Dear Rabbi,

I am fascinated by a documentary I watched about astronomy and how many stars and galaxies there are.

What is the Jewish view on this? Why did G‑d create so many galaxies? What purpose do they serve?


The account of the creation of the stars is found in a rather peculiar sounding verse in Genesis (1:16): “And G‑d made the two great luminaries: the great luminary to rule the day and the lesser luminary to rule the night, and the stars.”

The Talmud points out a seeming contradiction in the verse. First we are told that G‑d created two great luminaries, and then at the end of the very same verse we are told that He created the great luminary and the lesser luminary. So what were they, two great ones, or one great and one small?

The Talmud explains that originally both were great, but then the moon complained to G‑d: Master of the Universe! Can two kings wear the same crown? Said G‑d to her: “Go diminish yourself.”1

To appease the moon after its diminishment, G‑d increased its hosts—the stars which serve as the moon’s entourage. When the moon comes out, they accompany it, and when it sets, they too set.2

In any case, the question remains: besides for “keeping the moon company,” why the need for so many stars and galaxies?3 Wouldn’t a couple hundred stars be enough? And what is their function in relation to our world?

Our Sages teach that there is not even a single blade of grass that does not have a mazal in the sky telling it to grow.4Mazal refers to the hierarchy of spiritual forces channeling G‑d’s creative force into the world.
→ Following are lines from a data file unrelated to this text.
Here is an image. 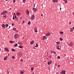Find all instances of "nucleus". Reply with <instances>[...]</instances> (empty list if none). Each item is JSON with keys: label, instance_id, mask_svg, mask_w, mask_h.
<instances>
[{"label": "nucleus", "instance_id": "1", "mask_svg": "<svg viewBox=\"0 0 74 74\" xmlns=\"http://www.w3.org/2000/svg\"><path fill=\"white\" fill-rule=\"evenodd\" d=\"M35 18V16H34V14L32 15L31 16L30 18L31 20H32V21H33V20Z\"/></svg>", "mask_w": 74, "mask_h": 74}, {"label": "nucleus", "instance_id": "2", "mask_svg": "<svg viewBox=\"0 0 74 74\" xmlns=\"http://www.w3.org/2000/svg\"><path fill=\"white\" fill-rule=\"evenodd\" d=\"M14 37L15 38H17L19 37V35L18 34H16L14 35Z\"/></svg>", "mask_w": 74, "mask_h": 74}, {"label": "nucleus", "instance_id": "3", "mask_svg": "<svg viewBox=\"0 0 74 74\" xmlns=\"http://www.w3.org/2000/svg\"><path fill=\"white\" fill-rule=\"evenodd\" d=\"M7 14V11H4L3 12L1 13V15H3V14Z\"/></svg>", "mask_w": 74, "mask_h": 74}, {"label": "nucleus", "instance_id": "4", "mask_svg": "<svg viewBox=\"0 0 74 74\" xmlns=\"http://www.w3.org/2000/svg\"><path fill=\"white\" fill-rule=\"evenodd\" d=\"M69 64H70V65H73L74 64V62H73V61H70L69 62Z\"/></svg>", "mask_w": 74, "mask_h": 74}, {"label": "nucleus", "instance_id": "5", "mask_svg": "<svg viewBox=\"0 0 74 74\" xmlns=\"http://www.w3.org/2000/svg\"><path fill=\"white\" fill-rule=\"evenodd\" d=\"M18 53L19 57H21L22 56V53L21 52H18Z\"/></svg>", "mask_w": 74, "mask_h": 74}, {"label": "nucleus", "instance_id": "6", "mask_svg": "<svg viewBox=\"0 0 74 74\" xmlns=\"http://www.w3.org/2000/svg\"><path fill=\"white\" fill-rule=\"evenodd\" d=\"M56 47L57 49H60L61 48V46H60L57 45L56 46Z\"/></svg>", "mask_w": 74, "mask_h": 74}, {"label": "nucleus", "instance_id": "7", "mask_svg": "<svg viewBox=\"0 0 74 74\" xmlns=\"http://www.w3.org/2000/svg\"><path fill=\"white\" fill-rule=\"evenodd\" d=\"M66 74V71H62V72H61V74Z\"/></svg>", "mask_w": 74, "mask_h": 74}, {"label": "nucleus", "instance_id": "8", "mask_svg": "<svg viewBox=\"0 0 74 74\" xmlns=\"http://www.w3.org/2000/svg\"><path fill=\"white\" fill-rule=\"evenodd\" d=\"M3 19H5L6 18V17H7V16H6V14H3Z\"/></svg>", "mask_w": 74, "mask_h": 74}, {"label": "nucleus", "instance_id": "9", "mask_svg": "<svg viewBox=\"0 0 74 74\" xmlns=\"http://www.w3.org/2000/svg\"><path fill=\"white\" fill-rule=\"evenodd\" d=\"M69 46H71L72 47L73 45V42H71L70 43L69 45Z\"/></svg>", "mask_w": 74, "mask_h": 74}, {"label": "nucleus", "instance_id": "10", "mask_svg": "<svg viewBox=\"0 0 74 74\" xmlns=\"http://www.w3.org/2000/svg\"><path fill=\"white\" fill-rule=\"evenodd\" d=\"M47 39V37L45 36H44L43 37L42 40H46Z\"/></svg>", "mask_w": 74, "mask_h": 74}, {"label": "nucleus", "instance_id": "11", "mask_svg": "<svg viewBox=\"0 0 74 74\" xmlns=\"http://www.w3.org/2000/svg\"><path fill=\"white\" fill-rule=\"evenodd\" d=\"M26 14H27V15H29V10H26Z\"/></svg>", "mask_w": 74, "mask_h": 74}, {"label": "nucleus", "instance_id": "12", "mask_svg": "<svg viewBox=\"0 0 74 74\" xmlns=\"http://www.w3.org/2000/svg\"><path fill=\"white\" fill-rule=\"evenodd\" d=\"M58 1V0H52V1L53 3H57Z\"/></svg>", "mask_w": 74, "mask_h": 74}, {"label": "nucleus", "instance_id": "13", "mask_svg": "<svg viewBox=\"0 0 74 74\" xmlns=\"http://www.w3.org/2000/svg\"><path fill=\"white\" fill-rule=\"evenodd\" d=\"M5 25L4 24H3L2 25V26L3 28H4V29H5Z\"/></svg>", "mask_w": 74, "mask_h": 74}, {"label": "nucleus", "instance_id": "14", "mask_svg": "<svg viewBox=\"0 0 74 74\" xmlns=\"http://www.w3.org/2000/svg\"><path fill=\"white\" fill-rule=\"evenodd\" d=\"M52 63V61H50L49 62H47V64L48 65H49L50 64H51Z\"/></svg>", "mask_w": 74, "mask_h": 74}, {"label": "nucleus", "instance_id": "15", "mask_svg": "<svg viewBox=\"0 0 74 74\" xmlns=\"http://www.w3.org/2000/svg\"><path fill=\"white\" fill-rule=\"evenodd\" d=\"M34 32L35 33H37V27H35L34 28Z\"/></svg>", "mask_w": 74, "mask_h": 74}, {"label": "nucleus", "instance_id": "16", "mask_svg": "<svg viewBox=\"0 0 74 74\" xmlns=\"http://www.w3.org/2000/svg\"><path fill=\"white\" fill-rule=\"evenodd\" d=\"M5 51H7V52H8V48H5Z\"/></svg>", "mask_w": 74, "mask_h": 74}, {"label": "nucleus", "instance_id": "17", "mask_svg": "<svg viewBox=\"0 0 74 74\" xmlns=\"http://www.w3.org/2000/svg\"><path fill=\"white\" fill-rule=\"evenodd\" d=\"M46 36H50V34L48 32L47 33Z\"/></svg>", "mask_w": 74, "mask_h": 74}, {"label": "nucleus", "instance_id": "18", "mask_svg": "<svg viewBox=\"0 0 74 74\" xmlns=\"http://www.w3.org/2000/svg\"><path fill=\"white\" fill-rule=\"evenodd\" d=\"M34 43V41L33 40L31 41L30 42V44H31V45H32V44H33Z\"/></svg>", "mask_w": 74, "mask_h": 74}, {"label": "nucleus", "instance_id": "19", "mask_svg": "<svg viewBox=\"0 0 74 74\" xmlns=\"http://www.w3.org/2000/svg\"><path fill=\"white\" fill-rule=\"evenodd\" d=\"M7 59V56H6L5 58H4V60H6Z\"/></svg>", "mask_w": 74, "mask_h": 74}, {"label": "nucleus", "instance_id": "20", "mask_svg": "<svg viewBox=\"0 0 74 74\" xmlns=\"http://www.w3.org/2000/svg\"><path fill=\"white\" fill-rule=\"evenodd\" d=\"M9 42H10V43H14V41H12L11 40Z\"/></svg>", "mask_w": 74, "mask_h": 74}, {"label": "nucleus", "instance_id": "21", "mask_svg": "<svg viewBox=\"0 0 74 74\" xmlns=\"http://www.w3.org/2000/svg\"><path fill=\"white\" fill-rule=\"evenodd\" d=\"M31 70L32 71H33V70H34V67H32L31 68Z\"/></svg>", "mask_w": 74, "mask_h": 74}, {"label": "nucleus", "instance_id": "22", "mask_svg": "<svg viewBox=\"0 0 74 74\" xmlns=\"http://www.w3.org/2000/svg\"><path fill=\"white\" fill-rule=\"evenodd\" d=\"M9 25L8 24H6L5 25V26L6 27H8V26Z\"/></svg>", "mask_w": 74, "mask_h": 74}, {"label": "nucleus", "instance_id": "23", "mask_svg": "<svg viewBox=\"0 0 74 74\" xmlns=\"http://www.w3.org/2000/svg\"><path fill=\"white\" fill-rule=\"evenodd\" d=\"M60 34H63V32H61L60 31Z\"/></svg>", "mask_w": 74, "mask_h": 74}, {"label": "nucleus", "instance_id": "24", "mask_svg": "<svg viewBox=\"0 0 74 74\" xmlns=\"http://www.w3.org/2000/svg\"><path fill=\"white\" fill-rule=\"evenodd\" d=\"M17 46H18V44H15L14 45V47H17Z\"/></svg>", "mask_w": 74, "mask_h": 74}, {"label": "nucleus", "instance_id": "25", "mask_svg": "<svg viewBox=\"0 0 74 74\" xmlns=\"http://www.w3.org/2000/svg\"><path fill=\"white\" fill-rule=\"evenodd\" d=\"M56 43H57V45H59V44H60V42H56Z\"/></svg>", "mask_w": 74, "mask_h": 74}, {"label": "nucleus", "instance_id": "26", "mask_svg": "<svg viewBox=\"0 0 74 74\" xmlns=\"http://www.w3.org/2000/svg\"><path fill=\"white\" fill-rule=\"evenodd\" d=\"M63 1H65V3H67V0H63Z\"/></svg>", "mask_w": 74, "mask_h": 74}, {"label": "nucleus", "instance_id": "27", "mask_svg": "<svg viewBox=\"0 0 74 74\" xmlns=\"http://www.w3.org/2000/svg\"><path fill=\"white\" fill-rule=\"evenodd\" d=\"M20 48H23V46H20L19 47Z\"/></svg>", "mask_w": 74, "mask_h": 74}, {"label": "nucleus", "instance_id": "28", "mask_svg": "<svg viewBox=\"0 0 74 74\" xmlns=\"http://www.w3.org/2000/svg\"><path fill=\"white\" fill-rule=\"evenodd\" d=\"M20 74H23V72L22 71H20Z\"/></svg>", "mask_w": 74, "mask_h": 74}, {"label": "nucleus", "instance_id": "29", "mask_svg": "<svg viewBox=\"0 0 74 74\" xmlns=\"http://www.w3.org/2000/svg\"><path fill=\"white\" fill-rule=\"evenodd\" d=\"M70 32H72V31H73V29H72V28H71L70 29Z\"/></svg>", "mask_w": 74, "mask_h": 74}, {"label": "nucleus", "instance_id": "30", "mask_svg": "<svg viewBox=\"0 0 74 74\" xmlns=\"http://www.w3.org/2000/svg\"><path fill=\"white\" fill-rule=\"evenodd\" d=\"M51 56H49V57H48V58H49V59H51Z\"/></svg>", "mask_w": 74, "mask_h": 74}, {"label": "nucleus", "instance_id": "31", "mask_svg": "<svg viewBox=\"0 0 74 74\" xmlns=\"http://www.w3.org/2000/svg\"><path fill=\"white\" fill-rule=\"evenodd\" d=\"M17 15H20V13H17Z\"/></svg>", "mask_w": 74, "mask_h": 74}, {"label": "nucleus", "instance_id": "32", "mask_svg": "<svg viewBox=\"0 0 74 74\" xmlns=\"http://www.w3.org/2000/svg\"><path fill=\"white\" fill-rule=\"evenodd\" d=\"M36 10H37V9H36V8L34 10V12H36Z\"/></svg>", "mask_w": 74, "mask_h": 74}, {"label": "nucleus", "instance_id": "33", "mask_svg": "<svg viewBox=\"0 0 74 74\" xmlns=\"http://www.w3.org/2000/svg\"><path fill=\"white\" fill-rule=\"evenodd\" d=\"M60 41H62L63 40V39L61 38H60Z\"/></svg>", "mask_w": 74, "mask_h": 74}, {"label": "nucleus", "instance_id": "34", "mask_svg": "<svg viewBox=\"0 0 74 74\" xmlns=\"http://www.w3.org/2000/svg\"><path fill=\"white\" fill-rule=\"evenodd\" d=\"M30 23H31L30 21H29V22L28 23V25H30Z\"/></svg>", "mask_w": 74, "mask_h": 74}, {"label": "nucleus", "instance_id": "35", "mask_svg": "<svg viewBox=\"0 0 74 74\" xmlns=\"http://www.w3.org/2000/svg\"><path fill=\"white\" fill-rule=\"evenodd\" d=\"M36 47H38V44H36Z\"/></svg>", "mask_w": 74, "mask_h": 74}, {"label": "nucleus", "instance_id": "36", "mask_svg": "<svg viewBox=\"0 0 74 74\" xmlns=\"http://www.w3.org/2000/svg\"><path fill=\"white\" fill-rule=\"evenodd\" d=\"M57 59H60V57L59 56H58L57 57Z\"/></svg>", "mask_w": 74, "mask_h": 74}, {"label": "nucleus", "instance_id": "37", "mask_svg": "<svg viewBox=\"0 0 74 74\" xmlns=\"http://www.w3.org/2000/svg\"><path fill=\"white\" fill-rule=\"evenodd\" d=\"M12 59H15V57L14 56H13L12 57Z\"/></svg>", "mask_w": 74, "mask_h": 74}, {"label": "nucleus", "instance_id": "38", "mask_svg": "<svg viewBox=\"0 0 74 74\" xmlns=\"http://www.w3.org/2000/svg\"><path fill=\"white\" fill-rule=\"evenodd\" d=\"M16 30V28H14L13 29V30Z\"/></svg>", "mask_w": 74, "mask_h": 74}, {"label": "nucleus", "instance_id": "39", "mask_svg": "<svg viewBox=\"0 0 74 74\" xmlns=\"http://www.w3.org/2000/svg\"><path fill=\"white\" fill-rule=\"evenodd\" d=\"M18 44H21V42H18Z\"/></svg>", "mask_w": 74, "mask_h": 74}, {"label": "nucleus", "instance_id": "40", "mask_svg": "<svg viewBox=\"0 0 74 74\" xmlns=\"http://www.w3.org/2000/svg\"><path fill=\"white\" fill-rule=\"evenodd\" d=\"M12 51H15V49H12Z\"/></svg>", "mask_w": 74, "mask_h": 74}, {"label": "nucleus", "instance_id": "41", "mask_svg": "<svg viewBox=\"0 0 74 74\" xmlns=\"http://www.w3.org/2000/svg\"><path fill=\"white\" fill-rule=\"evenodd\" d=\"M14 23H13L12 24V26H14Z\"/></svg>", "mask_w": 74, "mask_h": 74}, {"label": "nucleus", "instance_id": "42", "mask_svg": "<svg viewBox=\"0 0 74 74\" xmlns=\"http://www.w3.org/2000/svg\"><path fill=\"white\" fill-rule=\"evenodd\" d=\"M23 0V3H25V0Z\"/></svg>", "mask_w": 74, "mask_h": 74}, {"label": "nucleus", "instance_id": "43", "mask_svg": "<svg viewBox=\"0 0 74 74\" xmlns=\"http://www.w3.org/2000/svg\"><path fill=\"white\" fill-rule=\"evenodd\" d=\"M21 62H23V59H21Z\"/></svg>", "mask_w": 74, "mask_h": 74}, {"label": "nucleus", "instance_id": "44", "mask_svg": "<svg viewBox=\"0 0 74 74\" xmlns=\"http://www.w3.org/2000/svg\"><path fill=\"white\" fill-rule=\"evenodd\" d=\"M48 69H49V70H50V67H48Z\"/></svg>", "mask_w": 74, "mask_h": 74}, {"label": "nucleus", "instance_id": "45", "mask_svg": "<svg viewBox=\"0 0 74 74\" xmlns=\"http://www.w3.org/2000/svg\"><path fill=\"white\" fill-rule=\"evenodd\" d=\"M35 8H33V11H34V10H35Z\"/></svg>", "mask_w": 74, "mask_h": 74}, {"label": "nucleus", "instance_id": "46", "mask_svg": "<svg viewBox=\"0 0 74 74\" xmlns=\"http://www.w3.org/2000/svg\"><path fill=\"white\" fill-rule=\"evenodd\" d=\"M15 1H15V0H14L13 1V3H15Z\"/></svg>", "mask_w": 74, "mask_h": 74}, {"label": "nucleus", "instance_id": "47", "mask_svg": "<svg viewBox=\"0 0 74 74\" xmlns=\"http://www.w3.org/2000/svg\"><path fill=\"white\" fill-rule=\"evenodd\" d=\"M53 53H54V54H55V53H56V52L55 51L53 52Z\"/></svg>", "mask_w": 74, "mask_h": 74}, {"label": "nucleus", "instance_id": "48", "mask_svg": "<svg viewBox=\"0 0 74 74\" xmlns=\"http://www.w3.org/2000/svg\"><path fill=\"white\" fill-rule=\"evenodd\" d=\"M71 22H69V25H71Z\"/></svg>", "mask_w": 74, "mask_h": 74}, {"label": "nucleus", "instance_id": "49", "mask_svg": "<svg viewBox=\"0 0 74 74\" xmlns=\"http://www.w3.org/2000/svg\"><path fill=\"white\" fill-rule=\"evenodd\" d=\"M13 19H15V18L14 17V16H13V18H12Z\"/></svg>", "mask_w": 74, "mask_h": 74}, {"label": "nucleus", "instance_id": "50", "mask_svg": "<svg viewBox=\"0 0 74 74\" xmlns=\"http://www.w3.org/2000/svg\"><path fill=\"white\" fill-rule=\"evenodd\" d=\"M25 23V21H23V23Z\"/></svg>", "mask_w": 74, "mask_h": 74}, {"label": "nucleus", "instance_id": "51", "mask_svg": "<svg viewBox=\"0 0 74 74\" xmlns=\"http://www.w3.org/2000/svg\"><path fill=\"white\" fill-rule=\"evenodd\" d=\"M60 65H58V66L59 67H60Z\"/></svg>", "mask_w": 74, "mask_h": 74}, {"label": "nucleus", "instance_id": "52", "mask_svg": "<svg viewBox=\"0 0 74 74\" xmlns=\"http://www.w3.org/2000/svg\"><path fill=\"white\" fill-rule=\"evenodd\" d=\"M33 5H34V6H33V7H35V4H33Z\"/></svg>", "mask_w": 74, "mask_h": 74}, {"label": "nucleus", "instance_id": "53", "mask_svg": "<svg viewBox=\"0 0 74 74\" xmlns=\"http://www.w3.org/2000/svg\"><path fill=\"white\" fill-rule=\"evenodd\" d=\"M17 19V21H18V18H16V19Z\"/></svg>", "mask_w": 74, "mask_h": 74}, {"label": "nucleus", "instance_id": "54", "mask_svg": "<svg viewBox=\"0 0 74 74\" xmlns=\"http://www.w3.org/2000/svg\"><path fill=\"white\" fill-rule=\"evenodd\" d=\"M14 15L15 16V13H14Z\"/></svg>", "mask_w": 74, "mask_h": 74}, {"label": "nucleus", "instance_id": "55", "mask_svg": "<svg viewBox=\"0 0 74 74\" xmlns=\"http://www.w3.org/2000/svg\"><path fill=\"white\" fill-rule=\"evenodd\" d=\"M41 16H43V15H42V14H41Z\"/></svg>", "mask_w": 74, "mask_h": 74}, {"label": "nucleus", "instance_id": "56", "mask_svg": "<svg viewBox=\"0 0 74 74\" xmlns=\"http://www.w3.org/2000/svg\"><path fill=\"white\" fill-rule=\"evenodd\" d=\"M51 53H53V52H52V51H51Z\"/></svg>", "mask_w": 74, "mask_h": 74}, {"label": "nucleus", "instance_id": "57", "mask_svg": "<svg viewBox=\"0 0 74 74\" xmlns=\"http://www.w3.org/2000/svg\"><path fill=\"white\" fill-rule=\"evenodd\" d=\"M8 73V74H9V73L8 72V71H7Z\"/></svg>", "mask_w": 74, "mask_h": 74}, {"label": "nucleus", "instance_id": "58", "mask_svg": "<svg viewBox=\"0 0 74 74\" xmlns=\"http://www.w3.org/2000/svg\"><path fill=\"white\" fill-rule=\"evenodd\" d=\"M61 9H62V8H60V10H61Z\"/></svg>", "mask_w": 74, "mask_h": 74}, {"label": "nucleus", "instance_id": "59", "mask_svg": "<svg viewBox=\"0 0 74 74\" xmlns=\"http://www.w3.org/2000/svg\"><path fill=\"white\" fill-rule=\"evenodd\" d=\"M15 18L16 19L17 18H16V16H15Z\"/></svg>", "mask_w": 74, "mask_h": 74}, {"label": "nucleus", "instance_id": "60", "mask_svg": "<svg viewBox=\"0 0 74 74\" xmlns=\"http://www.w3.org/2000/svg\"><path fill=\"white\" fill-rule=\"evenodd\" d=\"M56 74H59V73H57Z\"/></svg>", "mask_w": 74, "mask_h": 74}, {"label": "nucleus", "instance_id": "61", "mask_svg": "<svg viewBox=\"0 0 74 74\" xmlns=\"http://www.w3.org/2000/svg\"><path fill=\"white\" fill-rule=\"evenodd\" d=\"M10 27H11V26H9V29H10Z\"/></svg>", "mask_w": 74, "mask_h": 74}, {"label": "nucleus", "instance_id": "62", "mask_svg": "<svg viewBox=\"0 0 74 74\" xmlns=\"http://www.w3.org/2000/svg\"><path fill=\"white\" fill-rule=\"evenodd\" d=\"M73 15H74V12H73Z\"/></svg>", "mask_w": 74, "mask_h": 74}, {"label": "nucleus", "instance_id": "63", "mask_svg": "<svg viewBox=\"0 0 74 74\" xmlns=\"http://www.w3.org/2000/svg\"><path fill=\"white\" fill-rule=\"evenodd\" d=\"M12 70H14V68H12Z\"/></svg>", "mask_w": 74, "mask_h": 74}, {"label": "nucleus", "instance_id": "64", "mask_svg": "<svg viewBox=\"0 0 74 74\" xmlns=\"http://www.w3.org/2000/svg\"><path fill=\"white\" fill-rule=\"evenodd\" d=\"M32 74H34V73H32Z\"/></svg>", "mask_w": 74, "mask_h": 74}]
</instances>
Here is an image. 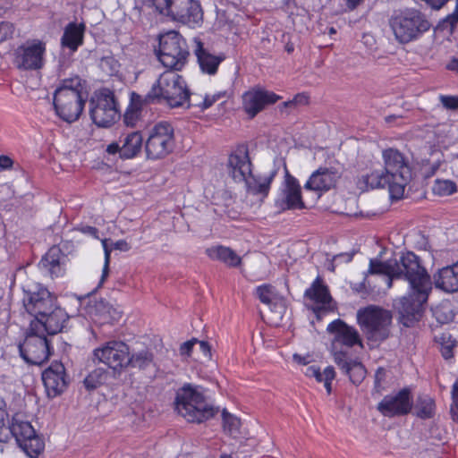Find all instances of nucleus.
<instances>
[{
  "label": "nucleus",
  "instance_id": "35",
  "mask_svg": "<svg viewBox=\"0 0 458 458\" xmlns=\"http://www.w3.org/2000/svg\"><path fill=\"white\" fill-rule=\"evenodd\" d=\"M120 143H122V158H133L142 149L143 137L140 131H131L121 136Z\"/></svg>",
  "mask_w": 458,
  "mask_h": 458
},
{
  "label": "nucleus",
  "instance_id": "14",
  "mask_svg": "<svg viewBox=\"0 0 458 458\" xmlns=\"http://www.w3.org/2000/svg\"><path fill=\"white\" fill-rule=\"evenodd\" d=\"M10 437H13L30 458H38L45 448L44 440L37 434L36 430L27 420L21 419V415L15 414L9 425Z\"/></svg>",
  "mask_w": 458,
  "mask_h": 458
},
{
  "label": "nucleus",
  "instance_id": "59",
  "mask_svg": "<svg viewBox=\"0 0 458 458\" xmlns=\"http://www.w3.org/2000/svg\"><path fill=\"white\" fill-rule=\"evenodd\" d=\"M106 152L110 155L119 154L122 158V143L119 142H112L107 145Z\"/></svg>",
  "mask_w": 458,
  "mask_h": 458
},
{
  "label": "nucleus",
  "instance_id": "27",
  "mask_svg": "<svg viewBox=\"0 0 458 458\" xmlns=\"http://www.w3.org/2000/svg\"><path fill=\"white\" fill-rule=\"evenodd\" d=\"M327 330L334 335L335 341L347 347L361 345L362 342L358 330L344 320L337 318L327 325Z\"/></svg>",
  "mask_w": 458,
  "mask_h": 458
},
{
  "label": "nucleus",
  "instance_id": "1",
  "mask_svg": "<svg viewBox=\"0 0 458 458\" xmlns=\"http://www.w3.org/2000/svg\"><path fill=\"white\" fill-rule=\"evenodd\" d=\"M396 279L403 278L409 283L408 293L394 304L400 315L401 323L409 327L420 320L423 305L432 290L430 276L422 266L420 258L412 251L403 253L395 259Z\"/></svg>",
  "mask_w": 458,
  "mask_h": 458
},
{
  "label": "nucleus",
  "instance_id": "30",
  "mask_svg": "<svg viewBox=\"0 0 458 458\" xmlns=\"http://www.w3.org/2000/svg\"><path fill=\"white\" fill-rule=\"evenodd\" d=\"M433 278L436 288L445 293L458 292V261L438 269Z\"/></svg>",
  "mask_w": 458,
  "mask_h": 458
},
{
  "label": "nucleus",
  "instance_id": "62",
  "mask_svg": "<svg viewBox=\"0 0 458 458\" xmlns=\"http://www.w3.org/2000/svg\"><path fill=\"white\" fill-rule=\"evenodd\" d=\"M319 367L316 365H311L307 367V369L304 371V375L308 377H313L314 376L318 375V369Z\"/></svg>",
  "mask_w": 458,
  "mask_h": 458
},
{
  "label": "nucleus",
  "instance_id": "57",
  "mask_svg": "<svg viewBox=\"0 0 458 458\" xmlns=\"http://www.w3.org/2000/svg\"><path fill=\"white\" fill-rule=\"evenodd\" d=\"M13 159L7 155H0V171L12 170L13 166Z\"/></svg>",
  "mask_w": 458,
  "mask_h": 458
},
{
  "label": "nucleus",
  "instance_id": "53",
  "mask_svg": "<svg viewBox=\"0 0 458 458\" xmlns=\"http://www.w3.org/2000/svg\"><path fill=\"white\" fill-rule=\"evenodd\" d=\"M452 399L454 404V407L451 410L452 419L458 423V378L452 386Z\"/></svg>",
  "mask_w": 458,
  "mask_h": 458
},
{
  "label": "nucleus",
  "instance_id": "39",
  "mask_svg": "<svg viewBox=\"0 0 458 458\" xmlns=\"http://www.w3.org/2000/svg\"><path fill=\"white\" fill-rule=\"evenodd\" d=\"M106 377V369L103 368H96L84 378L83 383L88 390H93L103 385Z\"/></svg>",
  "mask_w": 458,
  "mask_h": 458
},
{
  "label": "nucleus",
  "instance_id": "63",
  "mask_svg": "<svg viewBox=\"0 0 458 458\" xmlns=\"http://www.w3.org/2000/svg\"><path fill=\"white\" fill-rule=\"evenodd\" d=\"M445 68L452 72H458V59L453 58L445 66Z\"/></svg>",
  "mask_w": 458,
  "mask_h": 458
},
{
  "label": "nucleus",
  "instance_id": "49",
  "mask_svg": "<svg viewBox=\"0 0 458 458\" xmlns=\"http://www.w3.org/2000/svg\"><path fill=\"white\" fill-rule=\"evenodd\" d=\"M310 103V95L306 92L296 94L293 99L284 102L285 107H292L296 106H307Z\"/></svg>",
  "mask_w": 458,
  "mask_h": 458
},
{
  "label": "nucleus",
  "instance_id": "9",
  "mask_svg": "<svg viewBox=\"0 0 458 458\" xmlns=\"http://www.w3.org/2000/svg\"><path fill=\"white\" fill-rule=\"evenodd\" d=\"M174 147V128L170 122H157L149 129L145 142V151L148 159H162L171 154Z\"/></svg>",
  "mask_w": 458,
  "mask_h": 458
},
{
  "label": "nucleus",
  "instance_id": "29",
  "mask_svg": "<svg viewBox=\"0 0 458 458\" xmlns=\"http://www.w3.org/2000/svg\"><path fill=\"white\" fill-rule=\"evenodd\" d=\"M86 25L84 22H69L64 29L60 38V45L63 49H68L75 53L84 44Z\"/></svg>",
  "mask_w": 458,
  "mask_h": 458
},
{
  "label": "nucleus",
  "instance_id": "17",
  "mask_svg": "<svg viewBox=\"0 0 458 458\" xmlns=\"http://www.w3.org/2000/svg\"><path fill=\"white\" fill-rule=\"evenodd\" d=\"M275 207L279 212L306 208L302 199L301 187L296 177L286 171L284 181L275 199Z\"/></svg>",
  "mask_w": 458,
  "mask_h": 458
},
{
  "label": "nucleus",
  "instance_id": "20",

We can understand the concept of mazal as follows: G‑d wished to create a physical and mundane world in which G‑dliness isn’t openly revealed, a world in which human beings are granted the power of free choice, a world in which we choose G‑dliness not because we are overpowered by its great light, but because we wish to do so.

To accomplish this, G‑d hid His creative power within the world.

Therefore, when it comes time for a small blade of grass, for example, to receive its spiritual “nourishment,” the Divine life-force that sustains it, G‑d channels its life-force through a whole hierarchy of beings with ever diminishing spiritual attributes—sort of like a system of pipes from a reservoir of water, carrying Divine energy. The “pipes” have no free will of their own, and have no choice but to fulfill their purpose of channeling the energy.

The creative force is filtered through a hierarchy of angels all the way down to the lower, individual angels in charge of each particular star and constellation. It is then further filtered down to the physical world through the spiritual sustaining force of each star (otherwise known as the star’s “soul’’). By the time it finally arrives within the blade of grass, the Divine light is completely hidden.5

As the prophet proclaims with regards to the stars and heavenly bodies (Isaiah 40:26), “Lift up your eyes on high and see, who created these, who takes out their host by number; all of them He calls by name; because of His great might and because He is strong in power, no one is missing.”

Every star has its own unique name by which G‑d calls it. The star’s name corresponds to the unique Divine life force which is channeled through the star into this physical world.6

Perhaps it is for this reason that there are innumerable stars in our universe.